▶ [Task goal]
Only the lines below from the one that contains "-潮漫酒店(北京通州环球度假区临河里地铁站店)" through the one that contains "江蘇高港中等專業(yè)學校網站網址" should appear in your answer, exact and without pictures.

▶ [Data supplied]
>>

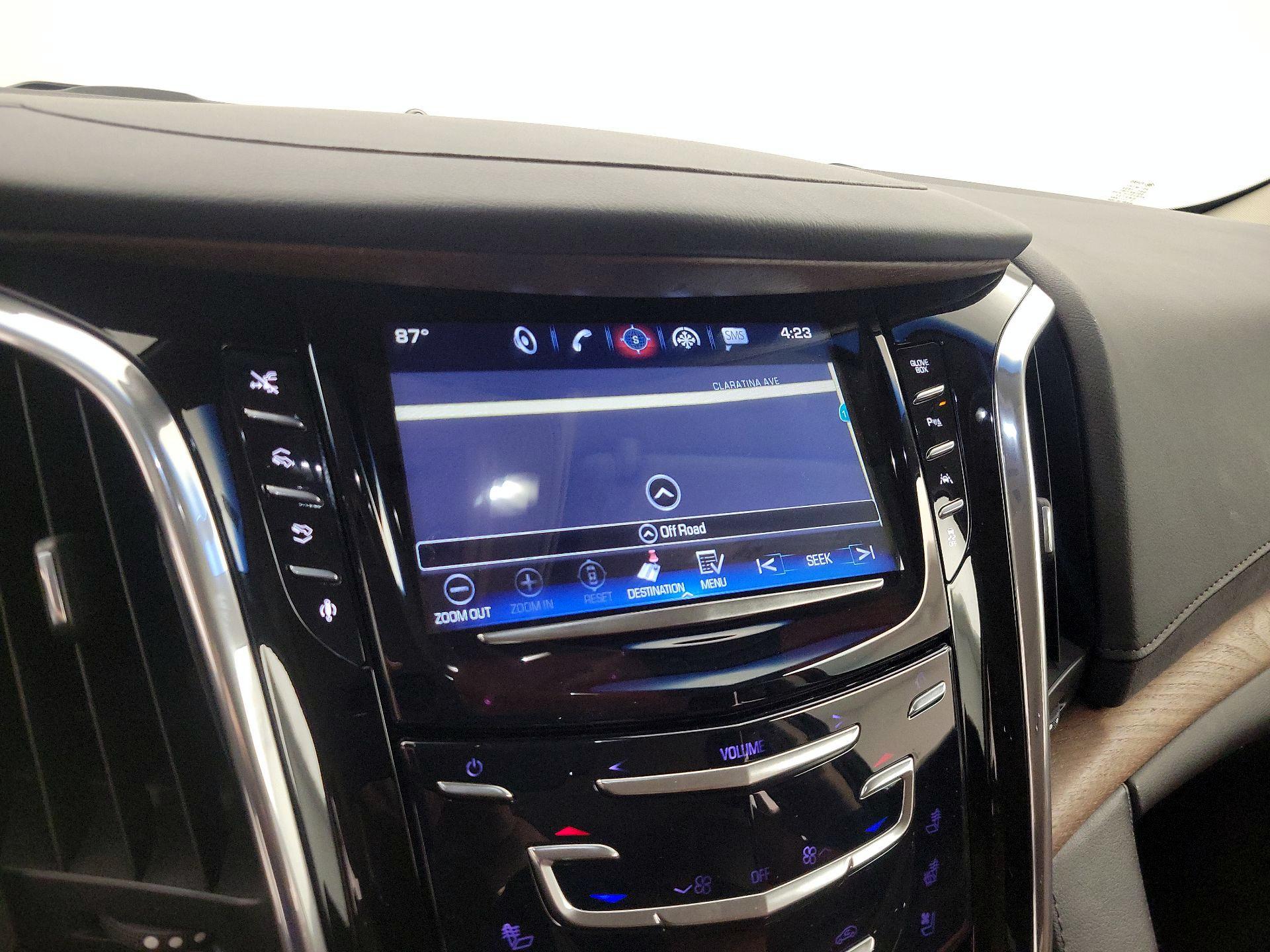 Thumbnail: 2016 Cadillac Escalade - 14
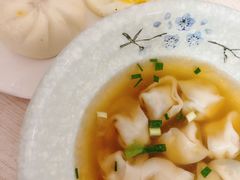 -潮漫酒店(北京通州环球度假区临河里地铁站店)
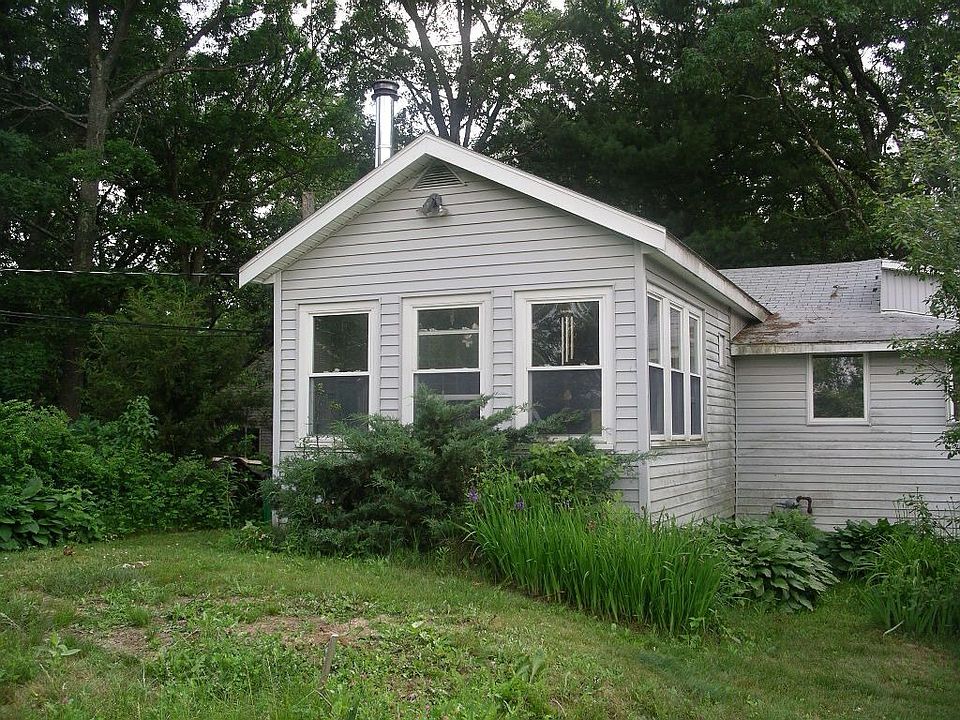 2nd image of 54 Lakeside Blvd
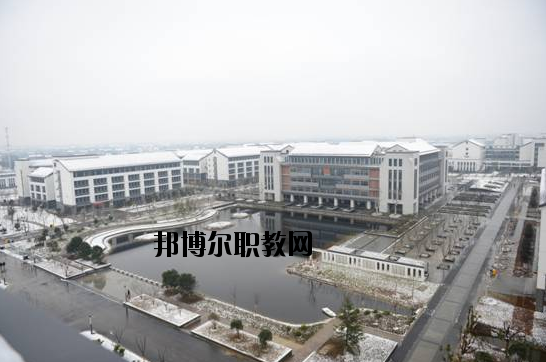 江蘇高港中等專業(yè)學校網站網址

<<
>>

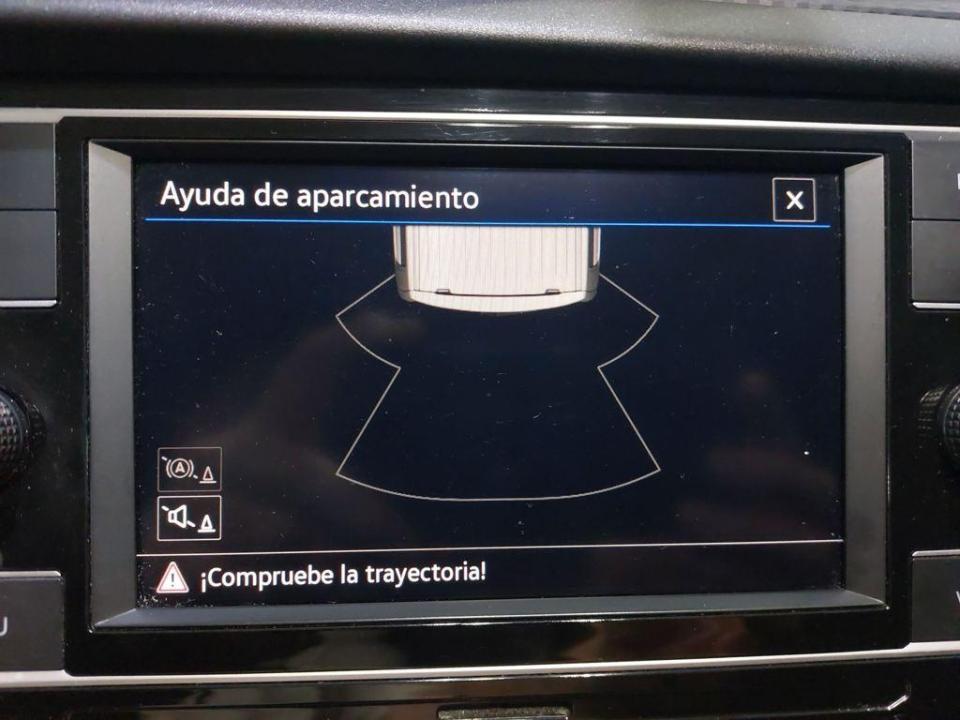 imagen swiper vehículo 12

<<

▶ [Task solution]
 -潮漫酒店(北京通州环球度假区临河里地铁站店)
 2nd image of 54 Lakeside Blvd
 江蘇高港中等專業(yè)學校網站網址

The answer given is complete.